Work to complete =
Print verbatim the lines from the one containing "Ranked by elevation, which of" through the one containing "is uppermost?", including both of those lines.

Extracted records =
►

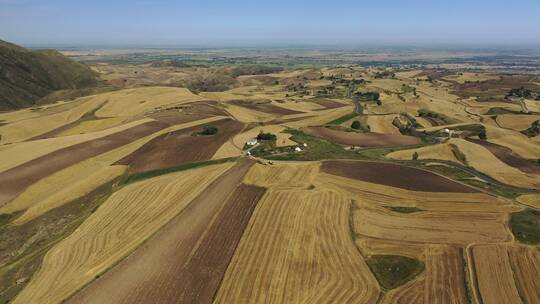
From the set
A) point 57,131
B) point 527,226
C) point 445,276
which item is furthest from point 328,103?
point 445,276

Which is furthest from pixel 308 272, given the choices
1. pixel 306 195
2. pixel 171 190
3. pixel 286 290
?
pixel 171 190

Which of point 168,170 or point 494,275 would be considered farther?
point 168,170

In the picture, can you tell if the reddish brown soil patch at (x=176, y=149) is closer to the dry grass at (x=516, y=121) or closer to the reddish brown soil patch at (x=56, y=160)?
the reddish brown soil patch at (x=56, y=160)

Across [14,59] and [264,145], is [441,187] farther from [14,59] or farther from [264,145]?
[14,59]

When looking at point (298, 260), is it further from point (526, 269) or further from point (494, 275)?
point (526, 269)

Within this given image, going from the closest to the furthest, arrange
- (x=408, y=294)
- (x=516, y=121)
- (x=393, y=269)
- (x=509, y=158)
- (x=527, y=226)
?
(x=408, y=294) < (x=393, y=269) < (x=527, y=226) < (x=509, y=158) < (x=516, y=121)

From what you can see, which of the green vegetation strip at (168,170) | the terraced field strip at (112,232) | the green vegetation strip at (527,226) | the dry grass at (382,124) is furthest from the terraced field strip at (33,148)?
the green vegetation strip at (527,226)

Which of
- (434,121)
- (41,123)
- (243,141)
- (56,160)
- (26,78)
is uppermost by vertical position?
(26,78)

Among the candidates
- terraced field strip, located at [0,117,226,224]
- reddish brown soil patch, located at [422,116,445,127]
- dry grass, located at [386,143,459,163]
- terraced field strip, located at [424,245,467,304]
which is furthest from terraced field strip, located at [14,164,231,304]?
reddish brown soil patch, located at [422,116,445,127]
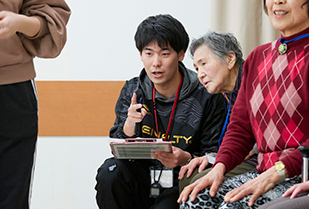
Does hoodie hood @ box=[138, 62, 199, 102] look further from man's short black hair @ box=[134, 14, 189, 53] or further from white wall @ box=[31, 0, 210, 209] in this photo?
white wall @ box=[31, 0, 210, 209]

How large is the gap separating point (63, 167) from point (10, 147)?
1614 millimetres

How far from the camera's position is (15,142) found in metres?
1.16

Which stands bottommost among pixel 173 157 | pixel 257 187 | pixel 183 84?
pixel 173 157

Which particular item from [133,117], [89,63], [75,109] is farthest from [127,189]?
[89,63]

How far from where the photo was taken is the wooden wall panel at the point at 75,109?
8.79 feet

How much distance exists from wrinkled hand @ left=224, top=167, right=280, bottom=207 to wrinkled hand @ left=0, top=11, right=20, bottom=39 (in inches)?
34.9

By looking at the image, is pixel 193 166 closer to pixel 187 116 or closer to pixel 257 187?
pixel 187 116

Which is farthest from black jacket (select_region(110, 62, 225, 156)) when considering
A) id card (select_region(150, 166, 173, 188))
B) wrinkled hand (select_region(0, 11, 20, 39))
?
wrinkled hand (select_region(0, 11, 20, 39))

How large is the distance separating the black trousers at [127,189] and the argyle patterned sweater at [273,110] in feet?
1.54

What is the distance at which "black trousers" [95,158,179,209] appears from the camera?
5.57ft

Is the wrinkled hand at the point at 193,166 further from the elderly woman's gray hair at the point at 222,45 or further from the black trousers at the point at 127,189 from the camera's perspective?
the elderly woman's gray hair at the point at 222,45

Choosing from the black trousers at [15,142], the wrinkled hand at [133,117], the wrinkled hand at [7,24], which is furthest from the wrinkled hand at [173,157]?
the wrinkled hand at [7,24]

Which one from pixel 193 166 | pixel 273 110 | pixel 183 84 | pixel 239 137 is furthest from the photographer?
pixel 183 84

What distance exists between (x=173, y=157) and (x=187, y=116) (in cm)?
28
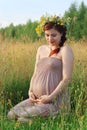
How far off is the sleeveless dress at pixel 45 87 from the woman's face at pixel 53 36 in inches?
7.5

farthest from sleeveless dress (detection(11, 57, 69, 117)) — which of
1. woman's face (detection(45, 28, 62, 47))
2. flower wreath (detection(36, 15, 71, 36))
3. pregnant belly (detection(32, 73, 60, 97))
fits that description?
flower wreath (detection(36, 15, 71, 36))

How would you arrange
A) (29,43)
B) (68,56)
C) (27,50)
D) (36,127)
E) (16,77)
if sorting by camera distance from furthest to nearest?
(29,43)
(27,50)
(16,77)
(68,56)
(36,127)

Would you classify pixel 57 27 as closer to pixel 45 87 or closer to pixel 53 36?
pixel 53 36

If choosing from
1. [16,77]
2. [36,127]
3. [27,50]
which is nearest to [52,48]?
[36,127]

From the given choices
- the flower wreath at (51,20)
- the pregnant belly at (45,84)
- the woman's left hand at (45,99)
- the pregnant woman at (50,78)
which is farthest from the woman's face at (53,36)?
the woman's left hand at (45,99)

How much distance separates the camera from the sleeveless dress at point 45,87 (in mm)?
4754

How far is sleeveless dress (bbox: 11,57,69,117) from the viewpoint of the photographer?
4.75 m

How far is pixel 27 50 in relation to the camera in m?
8.78

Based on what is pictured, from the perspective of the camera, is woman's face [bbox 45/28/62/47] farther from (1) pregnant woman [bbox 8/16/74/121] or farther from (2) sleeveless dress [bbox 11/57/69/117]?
(2) sleeveless dress [bbox 11/57/69/117]

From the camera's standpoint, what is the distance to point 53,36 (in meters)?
4.88

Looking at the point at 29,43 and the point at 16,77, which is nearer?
the point at 16,77

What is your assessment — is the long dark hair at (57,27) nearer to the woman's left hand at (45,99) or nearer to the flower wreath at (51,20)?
the flower wreath at (51,20)

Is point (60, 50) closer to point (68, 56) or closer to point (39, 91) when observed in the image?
point (68, 56)

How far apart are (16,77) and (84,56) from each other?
8.00 ft
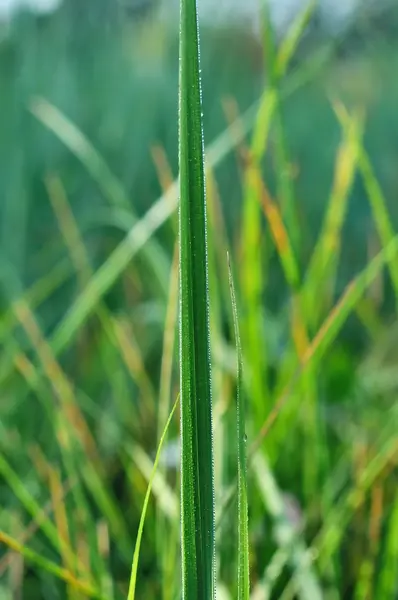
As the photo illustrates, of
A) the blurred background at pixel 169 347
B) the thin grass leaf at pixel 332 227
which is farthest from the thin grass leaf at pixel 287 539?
the thin grass leaf at pixel 332 227

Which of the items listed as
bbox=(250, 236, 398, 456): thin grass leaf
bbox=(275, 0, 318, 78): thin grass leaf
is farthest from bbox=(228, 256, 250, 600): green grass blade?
bbox=(275, 0, 318, 78): thin grass leaf

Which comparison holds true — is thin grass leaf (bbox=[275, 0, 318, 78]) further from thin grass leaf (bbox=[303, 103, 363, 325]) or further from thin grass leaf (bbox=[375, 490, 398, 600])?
thin grass leaf (bbox=[375, 490, 398, 600])

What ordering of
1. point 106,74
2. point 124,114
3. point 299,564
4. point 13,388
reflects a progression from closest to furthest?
point 299,564 < point 13,388 < point 124,114 < point 106,74

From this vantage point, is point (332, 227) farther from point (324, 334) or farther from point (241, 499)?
point (241, 499)

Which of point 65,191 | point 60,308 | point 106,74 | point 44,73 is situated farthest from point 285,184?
point 106,74

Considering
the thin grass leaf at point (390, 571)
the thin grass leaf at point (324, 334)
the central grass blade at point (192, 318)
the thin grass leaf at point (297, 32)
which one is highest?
the thin grass leaf at point (297, 32)

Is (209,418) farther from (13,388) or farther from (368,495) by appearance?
(13,388)

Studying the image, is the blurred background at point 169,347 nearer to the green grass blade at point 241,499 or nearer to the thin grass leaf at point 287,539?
the thin grass leaf at point 287,539
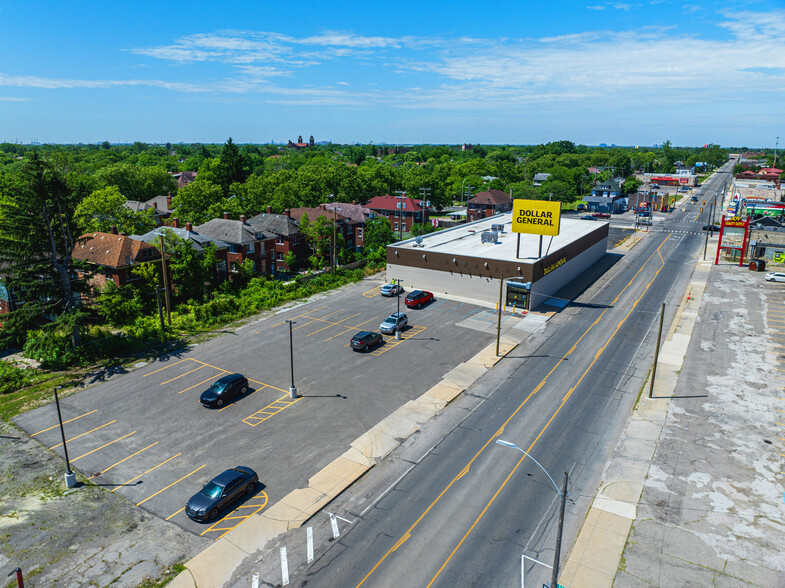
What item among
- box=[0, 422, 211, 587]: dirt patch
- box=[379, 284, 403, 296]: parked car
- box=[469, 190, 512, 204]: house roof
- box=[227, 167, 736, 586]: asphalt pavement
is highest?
box=[469, 190, 512, 204]: house roof

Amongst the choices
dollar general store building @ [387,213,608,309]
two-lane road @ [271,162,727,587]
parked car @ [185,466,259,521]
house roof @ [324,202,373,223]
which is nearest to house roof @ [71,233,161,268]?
dollar general store building @ [387,213,608,309]

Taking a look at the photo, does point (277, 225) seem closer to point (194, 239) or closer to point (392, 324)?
point (194, 239)

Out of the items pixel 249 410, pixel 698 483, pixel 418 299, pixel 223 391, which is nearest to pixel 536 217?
pixel 418 299

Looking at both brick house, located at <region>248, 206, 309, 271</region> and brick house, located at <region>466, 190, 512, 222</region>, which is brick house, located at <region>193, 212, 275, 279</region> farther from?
brick house, located at <region>466, 190, 512, 222</region>

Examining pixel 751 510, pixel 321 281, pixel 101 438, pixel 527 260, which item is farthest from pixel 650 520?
pixel 321 281

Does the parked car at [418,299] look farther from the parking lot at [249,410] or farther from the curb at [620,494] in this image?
the curb at [620,494]

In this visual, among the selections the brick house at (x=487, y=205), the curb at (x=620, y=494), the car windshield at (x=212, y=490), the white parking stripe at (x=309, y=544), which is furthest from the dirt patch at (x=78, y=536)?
the brick house at (x=487, y=205)

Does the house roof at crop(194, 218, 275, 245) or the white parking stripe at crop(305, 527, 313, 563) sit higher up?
the house roof at crop(194, 218, 275, 245)
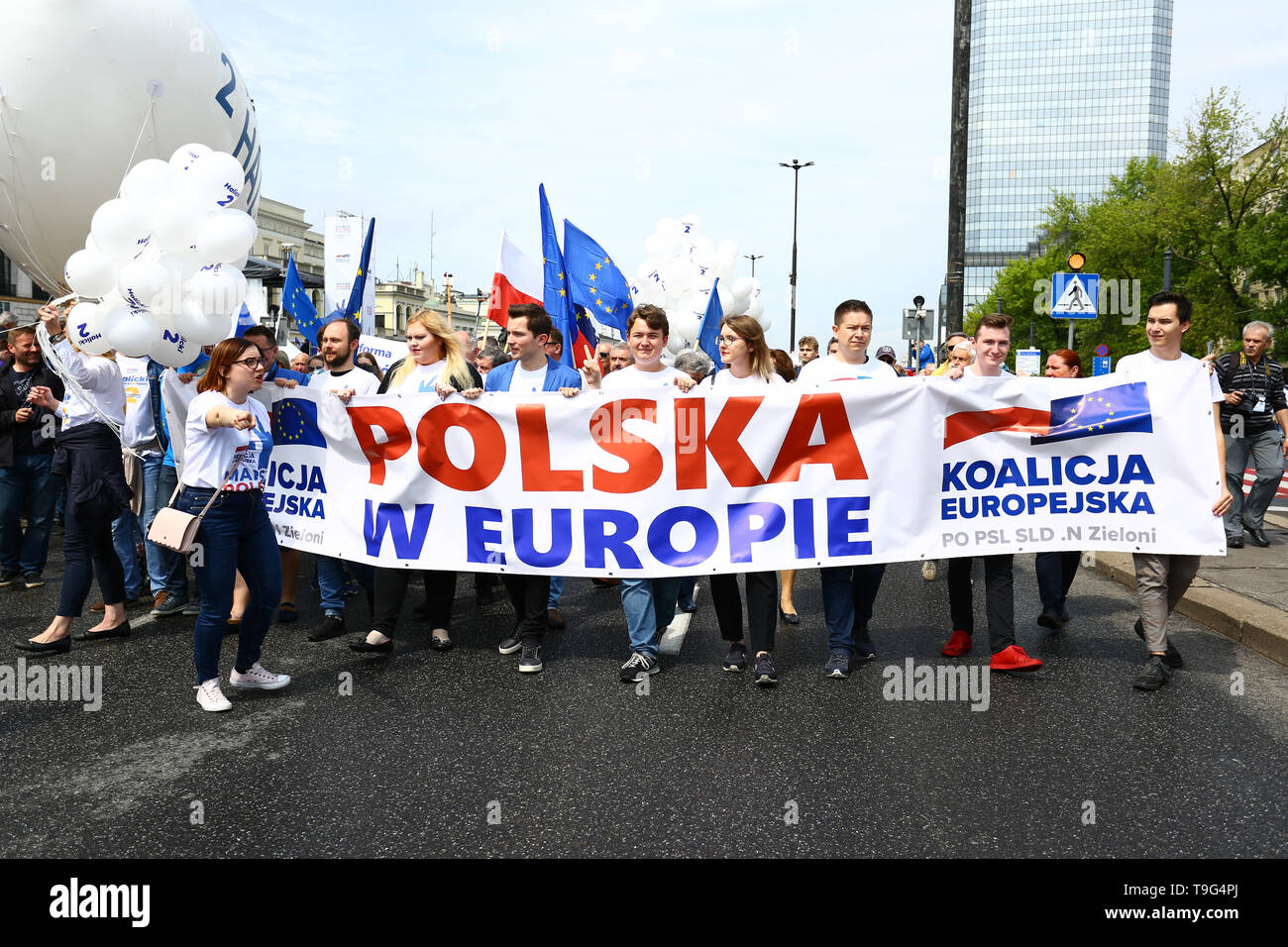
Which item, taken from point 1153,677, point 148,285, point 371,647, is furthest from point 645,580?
point 148,285

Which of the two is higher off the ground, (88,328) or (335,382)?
(88,328)

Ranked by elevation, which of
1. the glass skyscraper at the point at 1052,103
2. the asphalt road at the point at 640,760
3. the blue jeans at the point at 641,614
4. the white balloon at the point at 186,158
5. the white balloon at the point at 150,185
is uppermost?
the glass skyscraper at the point at 1052,103

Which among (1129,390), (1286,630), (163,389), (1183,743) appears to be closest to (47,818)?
(163,389)

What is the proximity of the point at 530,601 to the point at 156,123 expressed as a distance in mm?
6612

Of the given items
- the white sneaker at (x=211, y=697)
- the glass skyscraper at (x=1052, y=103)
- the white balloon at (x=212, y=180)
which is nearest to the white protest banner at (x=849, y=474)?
the white sneaker at (x=211, y=697)

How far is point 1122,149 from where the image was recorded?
121000 mm

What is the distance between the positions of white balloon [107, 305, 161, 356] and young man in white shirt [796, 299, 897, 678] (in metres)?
3.73

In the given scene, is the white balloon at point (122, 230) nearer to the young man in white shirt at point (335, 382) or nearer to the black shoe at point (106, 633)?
the young man in white shirt at point (335, 382)

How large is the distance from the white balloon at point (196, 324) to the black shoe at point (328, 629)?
1830mm

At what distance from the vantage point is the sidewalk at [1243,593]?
5828 millimetres

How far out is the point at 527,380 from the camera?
598 centimetres

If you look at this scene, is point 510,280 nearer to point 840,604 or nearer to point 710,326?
point 710,326

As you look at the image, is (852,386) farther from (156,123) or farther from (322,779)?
(156,123)

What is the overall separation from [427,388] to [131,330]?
5.49ft
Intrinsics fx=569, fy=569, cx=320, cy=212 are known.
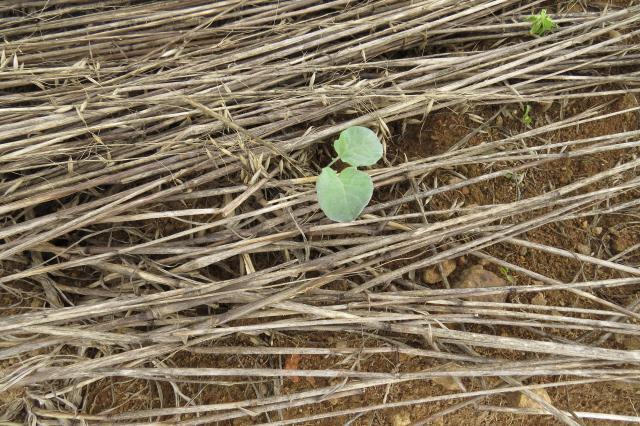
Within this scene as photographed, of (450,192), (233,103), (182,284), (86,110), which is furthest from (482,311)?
(86,110)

◄

Written solution =
Ranked by elevation, which of
1. the glass skyscraper at the point at 1052,103
2. the asphalt road at the point at 640,760
3. the blue jeans at the point at 641,614
4. the white balloon at the point at 186,158
5. the white balloon at the point at 150,185
is uppermost?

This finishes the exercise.